In 1881, still in his twenties, he was asked by Charles Stewart Parnell to become the first editor of the new Land League newspaper United Ireland. He took on the task with gusto – so much so that he was arrested and jailed after barely a dozen issues. Totally undeterred O’Brien continued to edit the newspaper from Kilmainham jail, using the same underground communications system that allowed his leader to continue to conduct his passionate and adulterous relationship with Katharine O’Shea.
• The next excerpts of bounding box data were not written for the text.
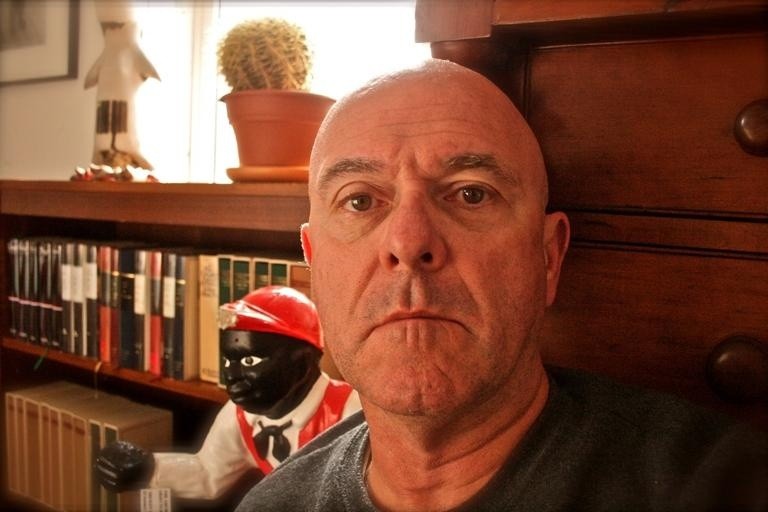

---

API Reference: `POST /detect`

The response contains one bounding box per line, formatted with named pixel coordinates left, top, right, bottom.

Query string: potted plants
left=215, top=11, right=335, bottom=169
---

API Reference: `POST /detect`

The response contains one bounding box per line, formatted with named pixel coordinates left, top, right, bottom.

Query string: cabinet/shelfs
left=1, top=179, right=314, bottom=510
left=414, top=0, right=767, bottom=407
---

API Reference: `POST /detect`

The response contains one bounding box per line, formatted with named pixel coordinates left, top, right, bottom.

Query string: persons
left=237, top=60, right=768, bottom=512
left=96, top=286, right=364, bottom=500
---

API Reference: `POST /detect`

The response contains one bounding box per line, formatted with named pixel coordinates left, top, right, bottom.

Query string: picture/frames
left=0, top=0, right=78, bottom=86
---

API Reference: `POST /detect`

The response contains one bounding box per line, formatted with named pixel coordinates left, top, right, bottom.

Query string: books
left=4, top=381, right=173, bottom=512
left=1, top=239, right=310, bottom=389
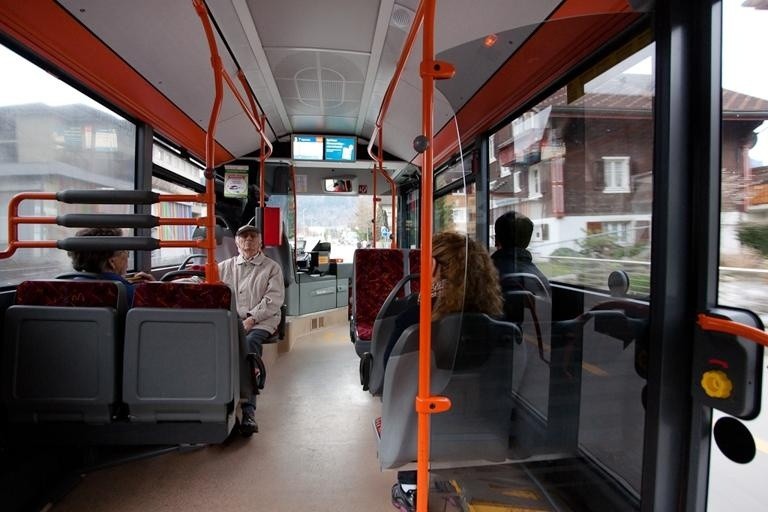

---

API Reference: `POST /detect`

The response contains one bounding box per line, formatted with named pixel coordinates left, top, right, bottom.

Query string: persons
left=68, top=229, right=157, bottom=309
left=333, top=183, right=345, bottom=192
left=490, top=211, right=552, bottom=296
left=383, top=232, right=505, bottom=512
left=217, top=225, right=286, bottom=438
After the Land War United Ireland became the mouthpiece of Parnellism and an equal opportunities offender. O’Brien would, on a weekly basis, attack the Liberal and Tory parties in England, the Royal Irish Constabulary and Dublin Metropolitan Police, landlords, Unionists, Unionist journalists, nationalist journalists who weren’t nationalist enough, nationalist MPs who were equally unconvincing in their nationalism and anyone else who, in his eyes, was not stepping up to the mark. On finishing reading the very first issue of United Ireland in August 1881 the Chief Secretary for Ireland, William E. Forster was reported to have asked ‘Who is this new madman?’

He was a thorn in the side of the establishment, occasionally of his own party, and arguably he was even a thorn in his own side. He was utterly relentless and fearless in his journalism. That’s not to suggest that he was fair – he was anything but. However he was prepared to risk some stupendous libel suits in order to get his version of the truth out. It helped that for many years he wasn’t really worth suing, he had no personal resources, famously living out of two suitcases in the Imperial Hotel on Sackville Street – now Clery’s department store.

Although he could at times be a journalistic windbag he also had an eye for the pithy phrase or aphorism. When the Tory Prime Minister, Robert Cecil, Lord Salisbury in 1887 appointed his own nephew Arthur Balfour as Irish Chief Secretary – in the process giving rise to the immortal phrase ‘Bob’s your uncle’ -O’Brien noted the languid Tory’s predilection for playing golf and dubbed him ‘Mr.Arthur Golfour’ . Balfour, however, had the last laugh, throwing O’Brien in jail many times over the next four years.

While it broke his heart he opposed Parnell after the O’Shea divorce case but played little part in the vicious hounding of the former Irish party leader which only ended with his death in October 1891. Thereafter O’Brien temporarily disappeared from active politics. He re-emerged at the end of the decade to re-assert his dedication to agrarian politics by forming the United Irish League. It was under the auspices of this grass roots organisation that the Irish party split was healed. But O’Brien had a penchant for falling out with people and he soon moved on.

His latter years as a politician and journalist saw him at the helm of a Cork-based nationalist splinter group the All For Ireland League and editing the Cork Free Press.

By the time of the 1916 Rising, like many other nationalist politicians of his generation he’s had his day. Although highly respected by many of the more extreme Republicans who came to dominate Irish post-WW1 politics there was no place for him in the new dispensation and it was time to write a number of highly readable, entertaining and utterly unreliable memoirs. He died in 1928.

William O’Brien, Irish father of the so-called ‘New Journalism’ of the late 19th century was born in Mallow, Co. Cork 163 years ago, on this day.